Chanel Deane1, Jeremy Pesicek2, ^^Stephanie Prejean^2^, Paul Earle1, Will Yeck1, David Shelly1

Abstract

Many of the world's volcanoes remain unmonitored seismically at local distances, posing significant challenges for eruption forecasting and monitoring of unrest.  Together, the U.S. Geological Survey's National Earthquake Information Center (NEIC) and Volcano Disaster Assistance Programs (VDAP) are addressing this problem in several ways.
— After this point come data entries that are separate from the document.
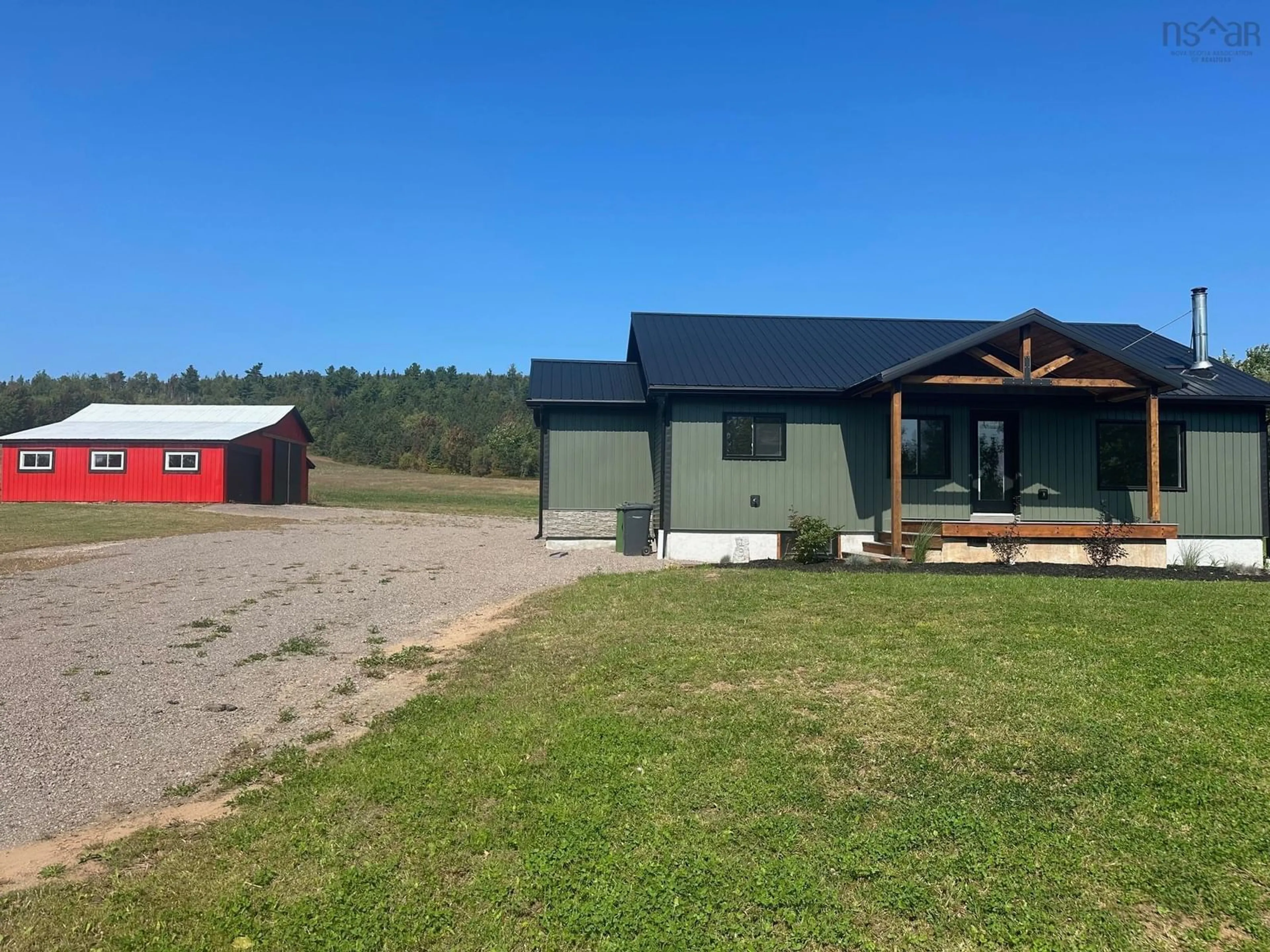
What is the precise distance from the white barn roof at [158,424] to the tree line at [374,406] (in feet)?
122

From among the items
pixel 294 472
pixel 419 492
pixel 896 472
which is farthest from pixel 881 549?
pixel 419 492

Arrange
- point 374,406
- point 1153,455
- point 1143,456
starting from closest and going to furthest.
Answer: point 1153,455 < point 1143,456 < point 374,406

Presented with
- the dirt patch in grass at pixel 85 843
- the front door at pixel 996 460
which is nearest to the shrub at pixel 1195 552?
the front door at pixel 996 460

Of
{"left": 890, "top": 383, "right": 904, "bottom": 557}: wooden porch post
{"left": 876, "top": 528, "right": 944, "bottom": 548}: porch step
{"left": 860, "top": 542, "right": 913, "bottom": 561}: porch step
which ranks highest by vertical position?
{"left": 890, "top": 383, "right": 904, "bottom": 557}: wooden porch post

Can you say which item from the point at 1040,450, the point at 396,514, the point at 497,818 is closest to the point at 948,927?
the point at 497,818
We are using regional and teleseismic data from the Global Seismographic Network and other publicly available networks, coupled with advances in detection and analysis methods to:  1) extend earthquake source detection methods, typically focused on high-frequency body waves, to lower frequencies using back-projection methods to improve detection of remote volcanic sources, 2) develop and deploy double-difference relocation methods using both body and surface waves to improve locations and therefore better resolve volcanic processes (e.g., diking), and 3) search global earthquake archives for historical analogs to better interpret seismogenic processes, statistically assess eruptive outcomes, and improve forecasts.  Combined, these efforts are improving our ability to rapidly characterize seismic unrest at remote and unmonitored volcanoes. We present several recent examples where we have applied these methods, including the January 2022 eruption of the Hunga Tonga-Hunga Ha'apai volcano (Tonga), the October 2023 submarine eruption of Sofu Seamount (Izu Islands, Japan), the May 2021 eruption of Mount Nyiragongo (Democratic Republic of the Congo), and the ongoing dike intrusion between Fentale and Dofen volcanoes (Great Rift Valley, Ethiopia).